Default btrfs mount options and subvolume layout

My goal is to make easy and sustainable snapshotting available in Calamares for a future manjaro release. On the roadmap there following subtasks:

  1. Make the calamares swapfile generation work with btrfs ([WIP] Btrfs swapfile handling by Chrysostomus · Pull Request #1597 · calamares/calamares · GitHub)
  • without its own subvolume with disabled cow, swapfile can lead to file system corruption
  1. Enable distro configurable subvolume layout in calamares so we can have more sophisticated layout
  • Current layout wastes space by snapshotting rapidly changing low value data like pacman cache, and restoring snapshots also loses the log files.
  1. Automatically install grub-btrfs, timeshift-autosnap and btrfs-maintenance if btrfs is chosen
  • Btrfs-maintenance is needed to free up space from accumulating metadata. Regular users should not need to worry about this manually. Timeshift-autosnap and grub-btrfs provide easy bootable snapshots on every update.
  1. Let users choose the filesystem (Allow selecting the FS from GUI · Issue #847 · calamares/calamares · GitHub)
  2. Patch timeshift to preserve the subvolume layout when restoring a snapshot (Preserve default subvolume name in snapshot restoration · Issue #694 · teejee2008/timeshift · GitHub)
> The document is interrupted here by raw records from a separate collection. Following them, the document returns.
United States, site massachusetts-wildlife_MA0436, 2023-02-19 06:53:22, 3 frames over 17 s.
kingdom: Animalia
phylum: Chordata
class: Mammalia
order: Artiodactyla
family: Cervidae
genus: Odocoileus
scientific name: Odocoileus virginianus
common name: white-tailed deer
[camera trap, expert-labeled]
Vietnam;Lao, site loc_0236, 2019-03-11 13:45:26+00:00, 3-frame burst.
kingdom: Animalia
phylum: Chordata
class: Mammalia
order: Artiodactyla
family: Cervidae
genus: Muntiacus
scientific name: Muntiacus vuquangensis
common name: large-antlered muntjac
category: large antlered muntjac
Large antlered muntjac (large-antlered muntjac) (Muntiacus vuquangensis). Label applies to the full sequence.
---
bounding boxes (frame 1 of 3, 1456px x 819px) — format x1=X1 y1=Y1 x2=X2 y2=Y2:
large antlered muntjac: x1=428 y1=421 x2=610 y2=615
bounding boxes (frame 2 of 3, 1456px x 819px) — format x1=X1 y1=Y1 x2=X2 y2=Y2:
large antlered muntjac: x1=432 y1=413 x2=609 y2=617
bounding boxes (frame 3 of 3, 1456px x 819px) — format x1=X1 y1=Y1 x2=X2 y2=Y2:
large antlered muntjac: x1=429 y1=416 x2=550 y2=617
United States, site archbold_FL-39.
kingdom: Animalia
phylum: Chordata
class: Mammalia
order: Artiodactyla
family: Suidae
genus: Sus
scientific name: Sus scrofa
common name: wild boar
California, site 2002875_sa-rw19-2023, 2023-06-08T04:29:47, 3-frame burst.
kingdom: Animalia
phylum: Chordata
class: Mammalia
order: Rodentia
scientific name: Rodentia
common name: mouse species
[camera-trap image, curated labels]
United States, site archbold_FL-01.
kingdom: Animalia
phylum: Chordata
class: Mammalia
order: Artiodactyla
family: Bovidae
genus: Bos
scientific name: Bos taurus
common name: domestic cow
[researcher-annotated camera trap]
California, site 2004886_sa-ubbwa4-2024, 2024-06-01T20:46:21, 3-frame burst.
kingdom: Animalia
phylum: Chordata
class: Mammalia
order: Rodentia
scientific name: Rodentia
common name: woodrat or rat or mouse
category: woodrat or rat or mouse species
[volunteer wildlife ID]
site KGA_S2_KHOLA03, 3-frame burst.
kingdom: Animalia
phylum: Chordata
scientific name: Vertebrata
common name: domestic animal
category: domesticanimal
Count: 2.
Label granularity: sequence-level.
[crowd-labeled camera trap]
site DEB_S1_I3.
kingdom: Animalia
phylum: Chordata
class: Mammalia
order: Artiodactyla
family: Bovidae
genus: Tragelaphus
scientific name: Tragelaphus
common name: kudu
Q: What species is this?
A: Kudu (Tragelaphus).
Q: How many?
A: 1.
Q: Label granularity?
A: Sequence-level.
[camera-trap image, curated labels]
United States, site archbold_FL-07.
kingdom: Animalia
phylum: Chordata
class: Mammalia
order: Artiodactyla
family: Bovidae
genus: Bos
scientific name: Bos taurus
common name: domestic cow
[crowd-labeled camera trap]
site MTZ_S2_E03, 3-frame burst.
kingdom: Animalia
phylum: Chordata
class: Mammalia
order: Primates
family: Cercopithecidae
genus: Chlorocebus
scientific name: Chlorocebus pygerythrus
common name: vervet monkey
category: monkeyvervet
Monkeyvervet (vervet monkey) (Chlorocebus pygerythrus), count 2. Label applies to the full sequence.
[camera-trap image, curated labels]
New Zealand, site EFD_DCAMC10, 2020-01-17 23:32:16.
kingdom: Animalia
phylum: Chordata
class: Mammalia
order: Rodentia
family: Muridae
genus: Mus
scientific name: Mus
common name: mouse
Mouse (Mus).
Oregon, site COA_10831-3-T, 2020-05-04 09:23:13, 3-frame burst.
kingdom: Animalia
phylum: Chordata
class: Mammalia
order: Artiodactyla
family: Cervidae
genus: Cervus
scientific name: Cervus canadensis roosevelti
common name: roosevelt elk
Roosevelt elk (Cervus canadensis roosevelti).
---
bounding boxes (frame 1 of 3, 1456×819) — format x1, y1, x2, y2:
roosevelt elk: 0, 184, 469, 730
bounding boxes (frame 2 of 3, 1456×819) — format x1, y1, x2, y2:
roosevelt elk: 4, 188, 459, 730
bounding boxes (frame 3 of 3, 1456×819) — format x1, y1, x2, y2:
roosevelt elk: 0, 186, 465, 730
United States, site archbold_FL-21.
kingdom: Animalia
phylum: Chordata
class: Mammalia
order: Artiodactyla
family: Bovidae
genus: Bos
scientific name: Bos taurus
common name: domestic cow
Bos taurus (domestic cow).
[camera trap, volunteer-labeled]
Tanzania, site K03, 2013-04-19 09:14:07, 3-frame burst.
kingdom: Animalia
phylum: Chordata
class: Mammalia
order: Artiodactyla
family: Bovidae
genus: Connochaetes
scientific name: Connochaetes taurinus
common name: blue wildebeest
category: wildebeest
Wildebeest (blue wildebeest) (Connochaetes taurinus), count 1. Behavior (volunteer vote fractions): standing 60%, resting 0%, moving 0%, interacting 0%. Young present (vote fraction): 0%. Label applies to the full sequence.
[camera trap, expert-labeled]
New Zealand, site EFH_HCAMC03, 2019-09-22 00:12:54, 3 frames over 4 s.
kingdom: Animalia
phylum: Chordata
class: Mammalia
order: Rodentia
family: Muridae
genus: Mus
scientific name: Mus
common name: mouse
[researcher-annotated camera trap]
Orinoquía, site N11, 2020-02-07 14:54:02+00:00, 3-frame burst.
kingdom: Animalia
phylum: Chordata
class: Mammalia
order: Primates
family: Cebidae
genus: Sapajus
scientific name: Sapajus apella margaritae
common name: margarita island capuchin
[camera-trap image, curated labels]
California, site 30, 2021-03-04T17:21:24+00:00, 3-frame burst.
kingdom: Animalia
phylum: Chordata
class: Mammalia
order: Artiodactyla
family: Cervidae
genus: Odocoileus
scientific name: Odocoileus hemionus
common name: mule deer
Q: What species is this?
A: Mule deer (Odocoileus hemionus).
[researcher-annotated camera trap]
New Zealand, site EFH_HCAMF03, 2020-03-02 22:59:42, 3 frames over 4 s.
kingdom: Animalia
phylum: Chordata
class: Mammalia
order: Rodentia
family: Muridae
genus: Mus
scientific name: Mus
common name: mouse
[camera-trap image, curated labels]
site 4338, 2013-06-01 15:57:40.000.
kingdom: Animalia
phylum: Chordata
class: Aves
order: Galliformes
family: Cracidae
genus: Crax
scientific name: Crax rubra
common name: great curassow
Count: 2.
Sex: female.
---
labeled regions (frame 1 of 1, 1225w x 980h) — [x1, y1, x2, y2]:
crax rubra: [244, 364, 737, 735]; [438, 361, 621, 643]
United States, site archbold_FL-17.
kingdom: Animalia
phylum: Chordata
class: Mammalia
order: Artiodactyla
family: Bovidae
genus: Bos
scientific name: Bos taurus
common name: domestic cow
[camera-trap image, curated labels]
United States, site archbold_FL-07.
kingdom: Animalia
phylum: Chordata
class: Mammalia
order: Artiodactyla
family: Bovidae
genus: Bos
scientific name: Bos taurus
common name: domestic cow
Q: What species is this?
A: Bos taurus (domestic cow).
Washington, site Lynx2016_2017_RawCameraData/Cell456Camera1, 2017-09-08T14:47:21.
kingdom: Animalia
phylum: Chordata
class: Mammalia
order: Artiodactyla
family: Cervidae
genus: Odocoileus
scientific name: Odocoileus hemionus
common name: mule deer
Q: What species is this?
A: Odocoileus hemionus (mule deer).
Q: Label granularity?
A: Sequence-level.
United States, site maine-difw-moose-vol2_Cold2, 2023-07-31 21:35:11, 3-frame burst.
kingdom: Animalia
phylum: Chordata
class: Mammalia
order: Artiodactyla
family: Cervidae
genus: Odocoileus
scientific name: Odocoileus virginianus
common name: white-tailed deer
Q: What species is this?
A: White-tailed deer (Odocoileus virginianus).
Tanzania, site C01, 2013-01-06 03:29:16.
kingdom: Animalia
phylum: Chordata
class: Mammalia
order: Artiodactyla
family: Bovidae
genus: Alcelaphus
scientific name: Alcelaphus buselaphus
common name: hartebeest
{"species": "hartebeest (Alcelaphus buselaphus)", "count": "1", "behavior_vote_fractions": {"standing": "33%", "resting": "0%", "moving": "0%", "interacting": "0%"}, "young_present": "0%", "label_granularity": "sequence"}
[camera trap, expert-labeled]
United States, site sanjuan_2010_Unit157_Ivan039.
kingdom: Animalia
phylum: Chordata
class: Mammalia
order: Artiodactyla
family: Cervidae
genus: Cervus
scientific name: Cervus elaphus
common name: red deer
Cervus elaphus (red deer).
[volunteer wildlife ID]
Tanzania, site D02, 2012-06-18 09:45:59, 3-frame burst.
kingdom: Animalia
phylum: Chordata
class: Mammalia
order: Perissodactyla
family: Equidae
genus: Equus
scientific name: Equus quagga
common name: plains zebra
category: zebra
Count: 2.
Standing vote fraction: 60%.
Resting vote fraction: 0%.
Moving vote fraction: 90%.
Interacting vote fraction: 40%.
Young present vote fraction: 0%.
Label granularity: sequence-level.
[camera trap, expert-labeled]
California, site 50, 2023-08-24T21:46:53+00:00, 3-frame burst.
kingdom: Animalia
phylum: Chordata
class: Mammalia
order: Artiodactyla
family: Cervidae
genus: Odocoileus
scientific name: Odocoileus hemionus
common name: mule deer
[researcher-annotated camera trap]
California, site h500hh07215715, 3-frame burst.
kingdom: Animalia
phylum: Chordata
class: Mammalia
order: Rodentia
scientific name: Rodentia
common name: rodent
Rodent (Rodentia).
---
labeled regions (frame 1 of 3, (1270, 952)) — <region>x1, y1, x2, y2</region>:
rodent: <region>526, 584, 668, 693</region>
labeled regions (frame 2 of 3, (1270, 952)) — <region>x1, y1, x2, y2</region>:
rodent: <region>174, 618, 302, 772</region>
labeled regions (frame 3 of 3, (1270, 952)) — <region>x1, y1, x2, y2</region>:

This topic is for discussing what would be the best default subvolume layout for btrfs systems.

  • @ for / and @home for /home are required for timeshift to work.
    • Should @home use nodatacow by default? Cow causes abysmal performance for virtual machines and databases, which are commonly stored under /home directory. Datacow can be disabled on smaller scale too, but virtual machine directories don’t yet exist at install time. You lose some nifty features like reflink copies, but it might be easier for new users.
  • @log for /var/log would preserve log files between snapshot restorations. On the other hand, the system state would no longer be reflected in the logs. Pacman log might show you installed a package, but that package is no longer installed because you restored a snapshot.
  • @cache for /var/cache would prevent the differences between snapshots from growing too much, saving a lot of space.
  • @tmp for /var/tmp, same reason as cache subvolume
  • @mt for /var/lib/manjaro-tools would keep manjaro-tools from blocking automatic snapshot deletation. Not too interesting for most users, but very useful for developers
  • Some distros use a subvolume for /srv, but we are not a server distro so I don’t think that matters.

Does anyone have any other suggestions for btrfs support in manjaro? @eugen-b?

5 Likes

Keep in mind that BTRFS only uses the mount options of the first sub-volume mount command used, i don’t know if this applies to the whole system or just a single drive.
I remember reading about the usage of a separate sub-volume for the swap file, but i think you needed to set the “nocow” flag on the created file instead of the sub-volume…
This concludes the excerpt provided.